= WHAT TO PRODUCE =
Down to the last line, restate the records word for word, but not the pictures.

= RECORDS SUPPLIED =
****

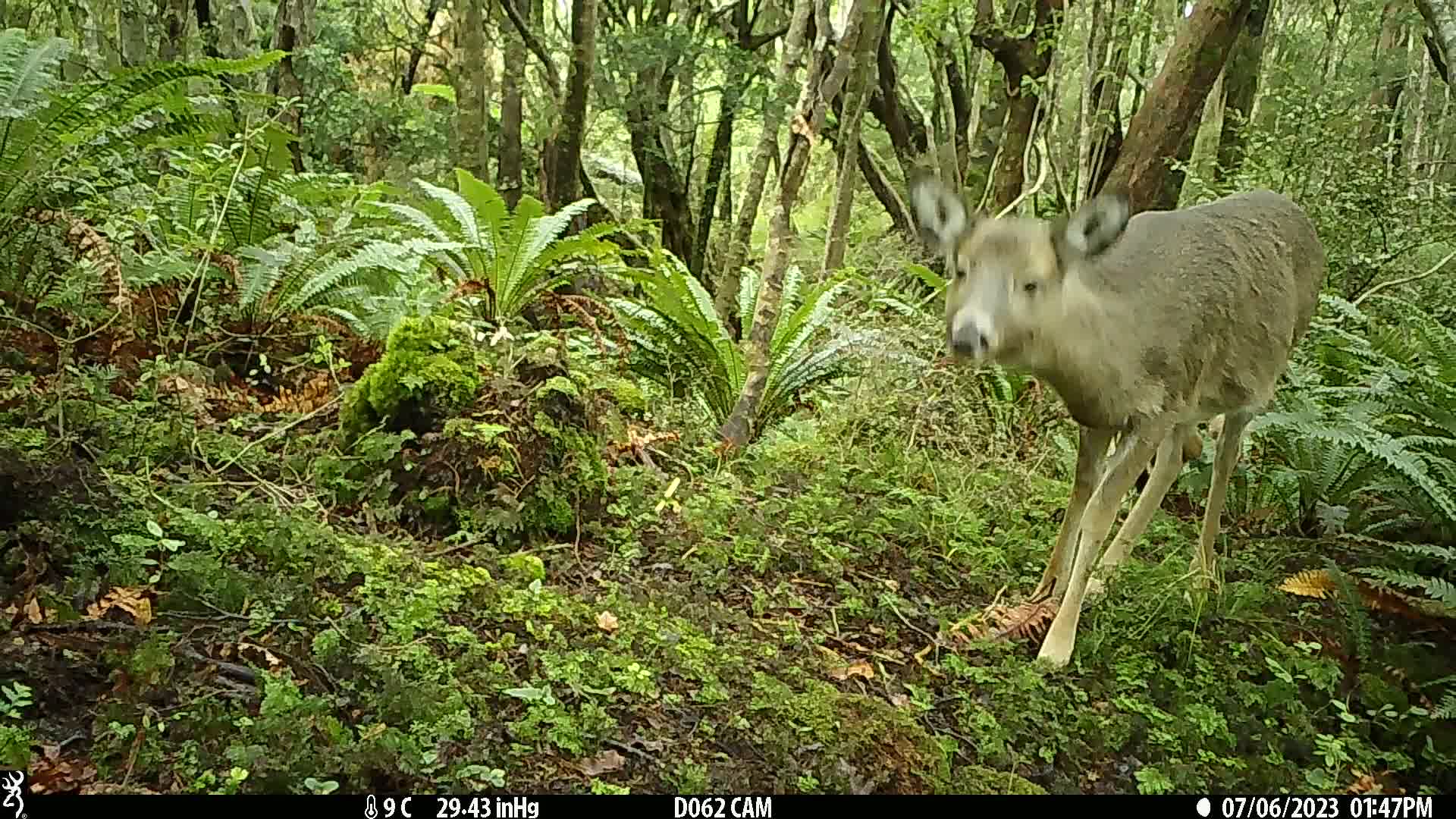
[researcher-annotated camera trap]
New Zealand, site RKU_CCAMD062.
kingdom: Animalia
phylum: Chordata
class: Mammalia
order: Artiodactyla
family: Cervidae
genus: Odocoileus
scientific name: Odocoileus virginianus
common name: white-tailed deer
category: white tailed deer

****

= RESULT =
[researcher-annotated camera trap]
New Zealand, site RKU_CCAMD062.
kingdom: Animalia
phylum: Chordata
class: Mammalia
order: Artiodactyla
family: Cervidae
genus: Odocoileus
scientific name: Odocoileus virginianus
common name: white-tailed deer
category: white tailed deer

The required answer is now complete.